TEXTO PARA LEER –
——

Por estas razones, la esencia del entremés, desde el punto de vista de la poética de lo cómico, está determinada por la expresión de la parodia y de lo grotesco, de tal modo que 1) la parodia debe interpretarse como la imitación burlesca de un referente serio, que no son los ideales auriseculares, sino los prototipos humanos y sociales incapaces de hacer valer correctamente tales ideales, y 2) lo grotesco ha de entenderse como la yuxtaposición o integración irresoluble entre una experiencia risible y un elemento incompatible con la risa, el cual es, sin embargo, parte esencial en la materialización y percepción sensorial de esa experiencia cómica.

La risa es el efecto orgánico del placer cómico. Es, ante todo, una experiencia orgánica, corporal, más o menos instantánea y con frecuencia muy poco duradera. Desde un punto de vista actancial o pragmático, no hay nada más inocente o inofensivo, pues no construye ni destruye materialmente nada, y apenas se prolonga momentáneamente durante unos instantes. Materialmente hablando, no hay nada más inofensivo que la experiencia cómica. Dígase lo que se quiera, la risa sólo afecta a los estados de ánimo, y muy momentáneamente: no cambia nada, los hechos, sociales y naturales, son por completo insensibles a la carcajada, y los seres humanos que se sienten suficientemente protegidos por determinados poderes o derechos son igualmente indolentes a la risa de los demás. La capacidad que tiene la tragedia para conmover y para discutir legitimidades no la tiene la experiencia cómica. Si el discurso crítico se tolera más a través de las burlas que a través de las veras es precisamente porque sus consecuencias cómicas son mucho más insignificantes que cualquiera de sus expresiones trágicas.

——

LOS DATOS –
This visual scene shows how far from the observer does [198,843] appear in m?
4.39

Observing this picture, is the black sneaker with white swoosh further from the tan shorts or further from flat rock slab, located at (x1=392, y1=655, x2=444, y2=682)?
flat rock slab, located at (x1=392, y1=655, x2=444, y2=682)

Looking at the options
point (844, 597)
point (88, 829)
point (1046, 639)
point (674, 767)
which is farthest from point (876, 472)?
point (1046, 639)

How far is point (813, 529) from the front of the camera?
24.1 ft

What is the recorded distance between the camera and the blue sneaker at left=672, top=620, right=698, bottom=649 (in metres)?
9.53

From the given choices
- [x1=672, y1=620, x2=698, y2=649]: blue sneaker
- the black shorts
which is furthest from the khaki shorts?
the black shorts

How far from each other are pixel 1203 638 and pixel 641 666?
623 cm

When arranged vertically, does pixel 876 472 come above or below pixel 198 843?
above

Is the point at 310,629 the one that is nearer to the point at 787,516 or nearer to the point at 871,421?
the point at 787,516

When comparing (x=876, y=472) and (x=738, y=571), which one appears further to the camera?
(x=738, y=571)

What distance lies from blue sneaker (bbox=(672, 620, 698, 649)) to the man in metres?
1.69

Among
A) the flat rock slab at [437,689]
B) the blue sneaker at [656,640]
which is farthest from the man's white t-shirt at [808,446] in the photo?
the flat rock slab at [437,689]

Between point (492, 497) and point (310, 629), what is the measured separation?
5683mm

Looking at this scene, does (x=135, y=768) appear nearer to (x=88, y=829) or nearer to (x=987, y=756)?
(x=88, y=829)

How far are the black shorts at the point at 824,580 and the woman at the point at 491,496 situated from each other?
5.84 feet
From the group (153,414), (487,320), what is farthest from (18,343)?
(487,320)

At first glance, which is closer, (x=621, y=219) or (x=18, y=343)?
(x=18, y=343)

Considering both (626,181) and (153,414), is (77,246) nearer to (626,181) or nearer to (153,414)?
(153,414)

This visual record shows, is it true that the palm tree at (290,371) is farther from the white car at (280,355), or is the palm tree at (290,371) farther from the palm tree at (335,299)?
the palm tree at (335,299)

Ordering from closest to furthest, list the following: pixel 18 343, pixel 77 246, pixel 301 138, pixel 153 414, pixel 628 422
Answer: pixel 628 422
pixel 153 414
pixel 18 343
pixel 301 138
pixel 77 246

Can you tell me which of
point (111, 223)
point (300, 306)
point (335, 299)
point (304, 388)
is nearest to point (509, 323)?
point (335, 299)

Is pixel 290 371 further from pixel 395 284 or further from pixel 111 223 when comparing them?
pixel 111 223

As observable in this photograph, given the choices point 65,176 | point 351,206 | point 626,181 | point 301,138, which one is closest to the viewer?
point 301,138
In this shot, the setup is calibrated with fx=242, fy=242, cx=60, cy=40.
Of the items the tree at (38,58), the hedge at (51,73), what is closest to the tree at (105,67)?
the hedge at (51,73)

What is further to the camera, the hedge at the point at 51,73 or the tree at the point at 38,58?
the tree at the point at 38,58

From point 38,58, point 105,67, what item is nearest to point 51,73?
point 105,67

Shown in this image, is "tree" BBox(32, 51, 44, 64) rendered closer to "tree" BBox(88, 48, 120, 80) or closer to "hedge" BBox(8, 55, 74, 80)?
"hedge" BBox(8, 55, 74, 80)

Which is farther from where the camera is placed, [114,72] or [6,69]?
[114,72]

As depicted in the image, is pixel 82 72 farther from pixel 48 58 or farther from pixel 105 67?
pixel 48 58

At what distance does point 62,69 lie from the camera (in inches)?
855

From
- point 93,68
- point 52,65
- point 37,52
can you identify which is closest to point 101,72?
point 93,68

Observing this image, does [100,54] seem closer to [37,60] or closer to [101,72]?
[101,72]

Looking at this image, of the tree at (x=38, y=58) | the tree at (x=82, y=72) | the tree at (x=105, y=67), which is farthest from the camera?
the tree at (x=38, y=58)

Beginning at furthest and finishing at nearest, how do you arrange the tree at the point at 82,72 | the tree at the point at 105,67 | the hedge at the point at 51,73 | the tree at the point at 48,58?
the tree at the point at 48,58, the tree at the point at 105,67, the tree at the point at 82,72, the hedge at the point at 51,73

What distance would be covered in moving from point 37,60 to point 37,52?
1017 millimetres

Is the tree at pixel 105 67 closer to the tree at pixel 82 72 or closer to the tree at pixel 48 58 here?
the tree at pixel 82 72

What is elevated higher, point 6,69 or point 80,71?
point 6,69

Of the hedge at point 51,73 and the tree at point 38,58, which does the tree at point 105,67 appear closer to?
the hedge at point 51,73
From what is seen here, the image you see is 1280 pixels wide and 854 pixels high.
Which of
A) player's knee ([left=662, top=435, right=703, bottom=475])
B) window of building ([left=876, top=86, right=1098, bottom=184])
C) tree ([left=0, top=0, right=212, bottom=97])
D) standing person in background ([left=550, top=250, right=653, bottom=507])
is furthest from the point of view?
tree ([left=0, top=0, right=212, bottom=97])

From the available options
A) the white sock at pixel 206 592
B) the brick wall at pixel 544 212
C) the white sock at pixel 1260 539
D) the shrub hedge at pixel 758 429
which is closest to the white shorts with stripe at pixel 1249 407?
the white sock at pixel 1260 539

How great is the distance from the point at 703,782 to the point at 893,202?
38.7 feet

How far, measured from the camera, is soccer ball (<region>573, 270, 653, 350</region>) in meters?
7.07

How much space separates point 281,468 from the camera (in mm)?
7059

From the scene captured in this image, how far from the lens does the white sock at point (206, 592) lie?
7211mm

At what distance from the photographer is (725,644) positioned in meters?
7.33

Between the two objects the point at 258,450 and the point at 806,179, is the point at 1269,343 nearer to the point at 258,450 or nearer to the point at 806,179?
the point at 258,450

——

TAREAS Y EJERCICIOS –
[a] Transcribe al pie de la letra, del texto sobre la poética de lo cómico, todo lo que va desde "Por estas razones, la" hasta "esa experiencia cómica.".
[b] Calcula en cuántas líneas de los registros aparece la palabra "nearest", teniendo en cuenta mayúsculas y minúsculas, y responde solo con el número.
El texto y los registros proceden de fuentes distintas.

RESPUESTAS COMPLETAS –
[a]
Por estas razones, la esencia del entremés, desde el punto de vista de la poética de lo cómico, está determinada por la expresión de la parodia y de lo grotesco, de tal modo que 1) la parodia debe interpretarse como la imitación burlesca de un referente serio, que no son los ideales auriseculares, sino los prototipos humanos y sociales incapaces de hacer valer correctamente tales ideales, y 2) lo grotesco ha de entenderse como la yuxtaposición o integración irresoluble entre una experiencia risible y un elemento incompatible con la risa, el cual es, sin embargo, parte esencial en la materialización y percepción sensorial de esa experiencia cómica.

[b] 3